◆ **What this exercise asks**
1: In the integration thread below, condense the paragraph beginning "walk me thru what you tried" into one shorter sentence that keeps its main points.
2: According to the integration thread below, what does amistre64 recommend choosing for u in the second round of integration by parts?

◆ **Passage shown**

— start —

I tried that already and didn't come up with the correct answer

amistre64 · Answer

walk me thru what you tried ... the error usually tends to be a simple algebra issue

anonymous · Answer

I think Im stuck at $$xln(2x+1)-\int\limits_{}^{}x*\frac{ 1 }{ (2x+1) }dx$$

anonymous · Answer

do I do integration by parts again?

amistre64 · Answer

yes, again

anonymous · Answer

u=2x+1 or u=x?

anonymous · Answer

whats a good rule of thumb when choosing u?

amistre64 · Answer

u = 1/(2x+1),  otherwise your just rocking back and forth

anonymous · Answer

how do I know to use the 1 over the poly and not just the poly?

— end —

◆ **Given information**
— start —

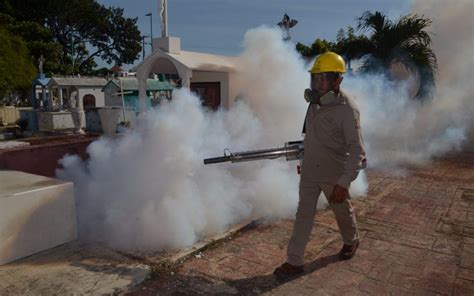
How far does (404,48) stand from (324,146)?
1048cm

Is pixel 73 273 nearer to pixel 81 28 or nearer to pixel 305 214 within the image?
pixel 305 214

— end —

◆ **Solutions by task**
1: Explain your attempt step by step, since the mistake is usually a simple algebra error.

2: u = 1/(2x+1)